::: Records :::

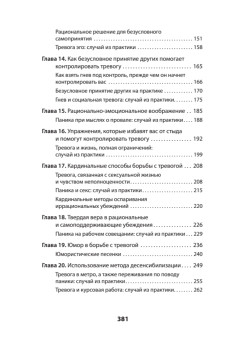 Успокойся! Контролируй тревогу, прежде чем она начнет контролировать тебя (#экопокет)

:::
::: Records :::

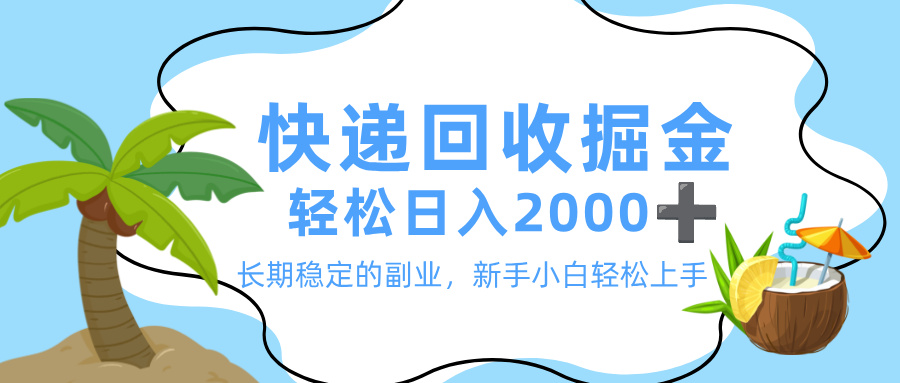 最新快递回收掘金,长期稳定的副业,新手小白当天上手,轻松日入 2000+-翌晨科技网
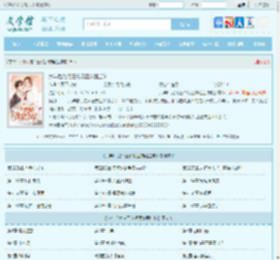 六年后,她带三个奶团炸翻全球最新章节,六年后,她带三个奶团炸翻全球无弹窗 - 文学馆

:::
::: Records :::

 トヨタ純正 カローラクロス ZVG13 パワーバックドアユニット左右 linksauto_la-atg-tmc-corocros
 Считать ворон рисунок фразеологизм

:::

— Your task —
For the lines above, output exactly those from the line containing "トヨタ純正 カローラクロス ZVG13" through the line containing "Считать ворон рисунок фразеологизм", and skip the others.

— Task solution —
 トヨタ純正 カローラクロス ZVG13 パワーバックドアユニット左右 linksauto_la-atg-tmc-corocros
 Считать ворон рисунок фразеологизм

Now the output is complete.